All positions should be byte-oriented. We believe other popular alternatives proposals are worse:

  1. Unicode characters (Unicode scalar values): This is a reasonable and technically well-defined choice. The problem is that it may take linear time to count the number of characters from raw bytes without a clever data structure (unless we are using UTF-32), and they often do not match what end users perceive as "characters". In other words, it takes more time to compute and may invite misconceptions about Unicode characters.
  2. Code units used in UTF-16: This is somewhat similar to Unicode characters, but with quirks from UTF-16: a Unicode scalar value above U+FFFF (such as ๐Ÿ˜Ž) will require two code units to form a surrogate pair. Therefore, it is arguably worse than just using Unicode characters. This scheme was unfortunately chosen by the Language Service Protocol (LSP) as the default unit, and until LSP version 3.17 was the only choice. The developers of the protocol made this decision probably because Visual Studio Code was written in JavaScript (and TypeScript), whose strings use UTF-16 encoding.

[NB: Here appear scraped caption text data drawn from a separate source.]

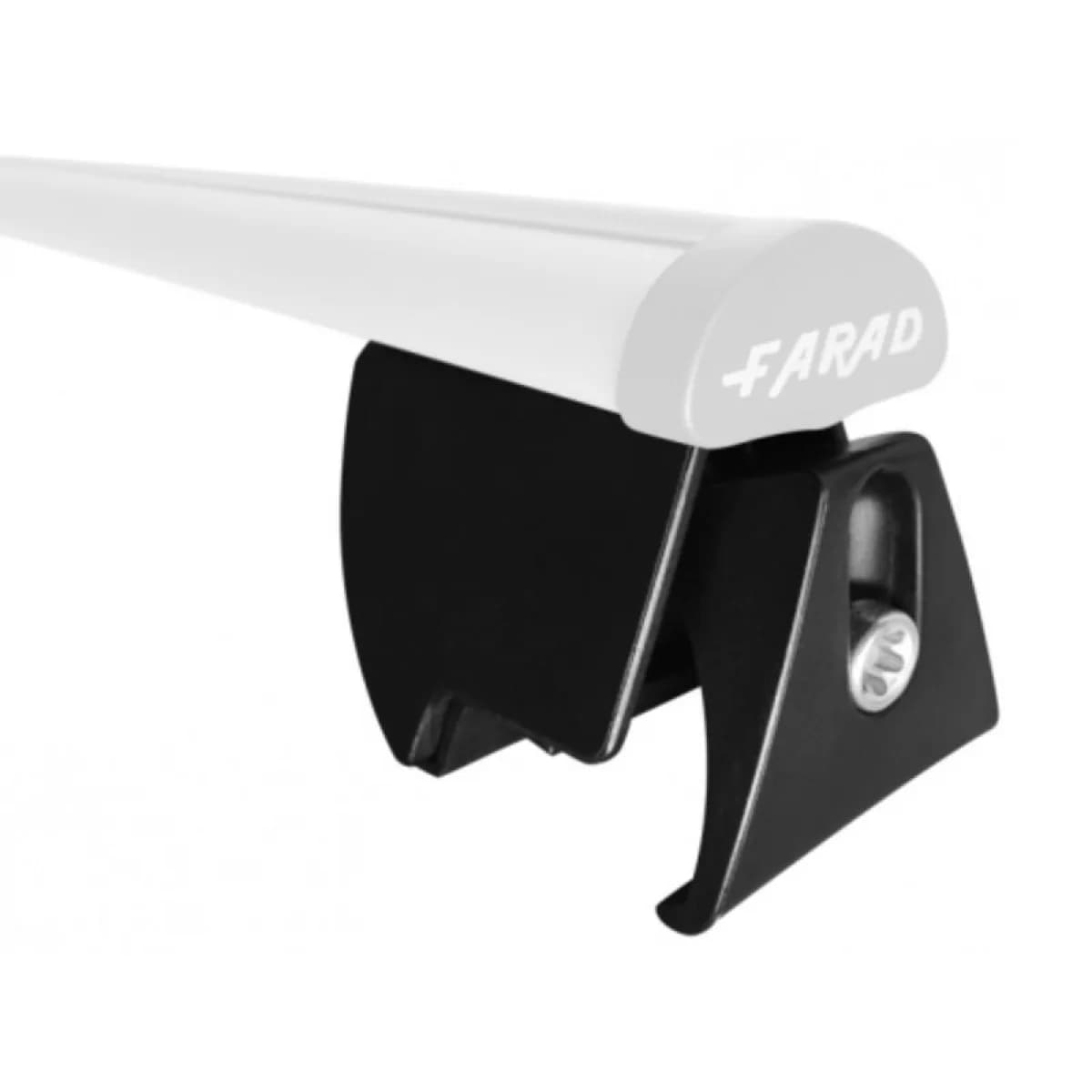 LX2 type mounting brackets suitable for aluminum and metal beams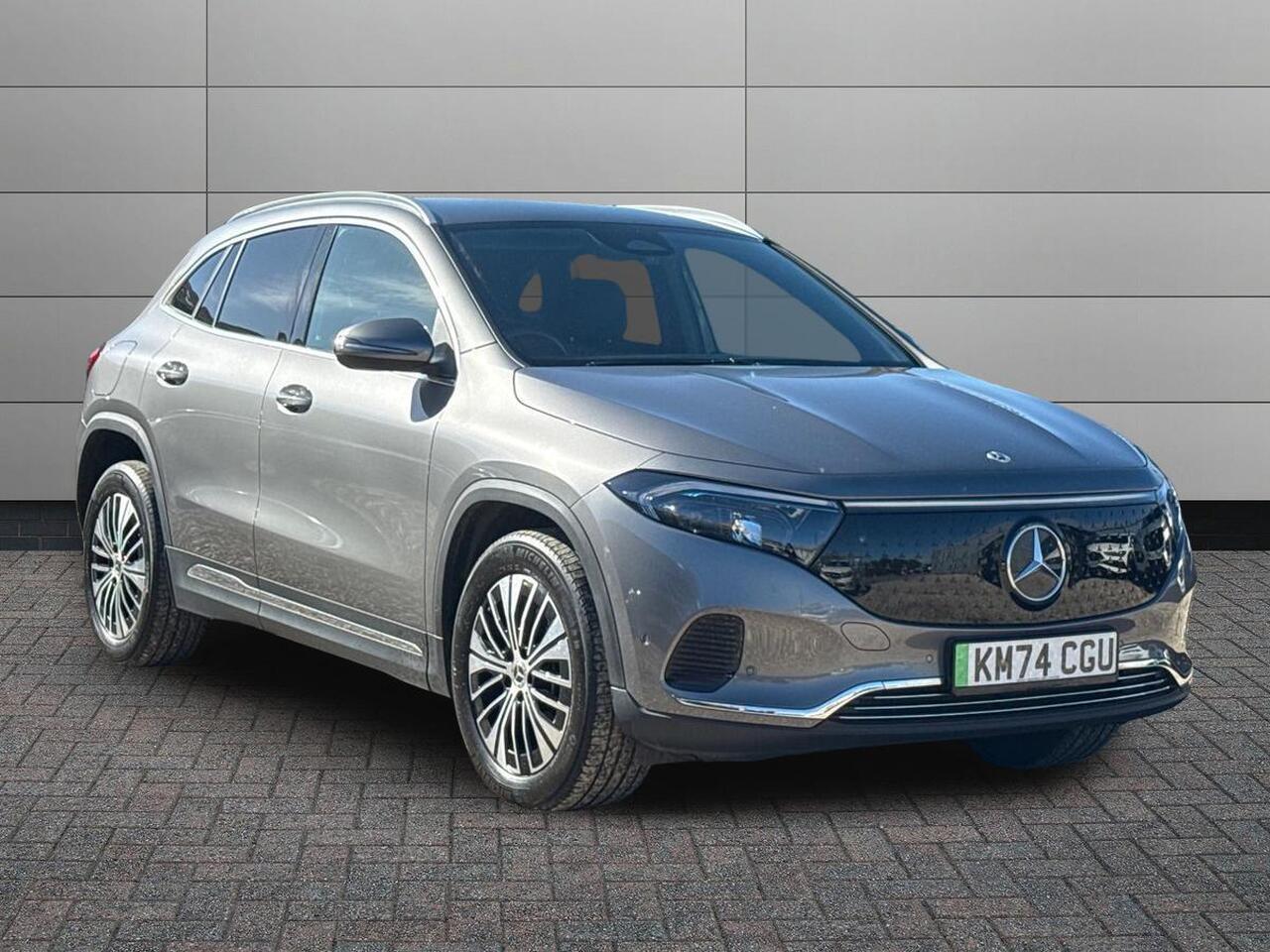 Main listing image - Mercedes-Benz EQA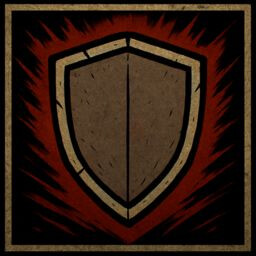 Persevere to the end.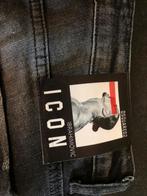 Ibrahimovic DSQUARED2 maat 44, Kleding | Heren, Dsquared2, Zwart, Nieuw, W32 (confectie 46) of kleiner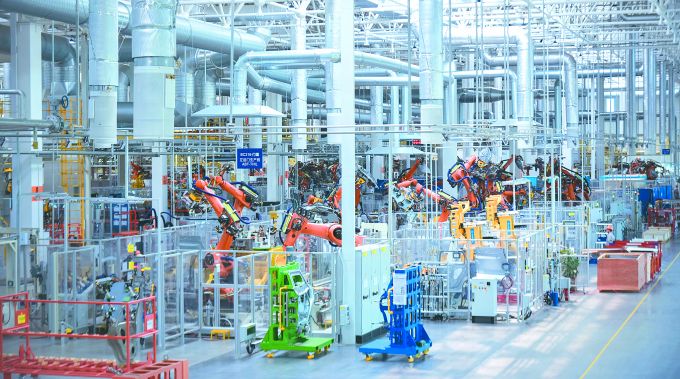 成都市建圈强链工作方案,从四方面推动汽车产业高质量发展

  3. (Extended) grapheme clusters or user-perceived characters. The notion of grapheme clusters can help segment a Unicode text for end users to edit or select part of it in an "intuitive" way. It is not trivial to implement the segmentation algorithm (see the OCaml library uuseg) and the default rules can (and maybe should) be overriden for each application. The complexity and external dependency of grapheme clusters make it an unreliable unit for specifying positions. It also takes at least linear time to count the number of grapheme clusters from raw bytes.
  4. Column numbers, the visual width of a string in display. As analyzed in the above section, this is the most ill-defined unit of all, and a heuristic that can give passable results in most cases still takes linear time.

Know Bug: Our LSP prototype does not handle positionEncoding yet, and because the default unit in LSP is based on UTF-16 (see above), an LSP client may be confused about the byte-oriented ranges returned by this library. A proper LSP implementation should negotiate with the client to determine how to represent column positions (and our current prototype does not). On the other hand, it can be tricky to negotiate with the client to use raw bytes because there is not an official predefined encoding scheme for raw bytes yet.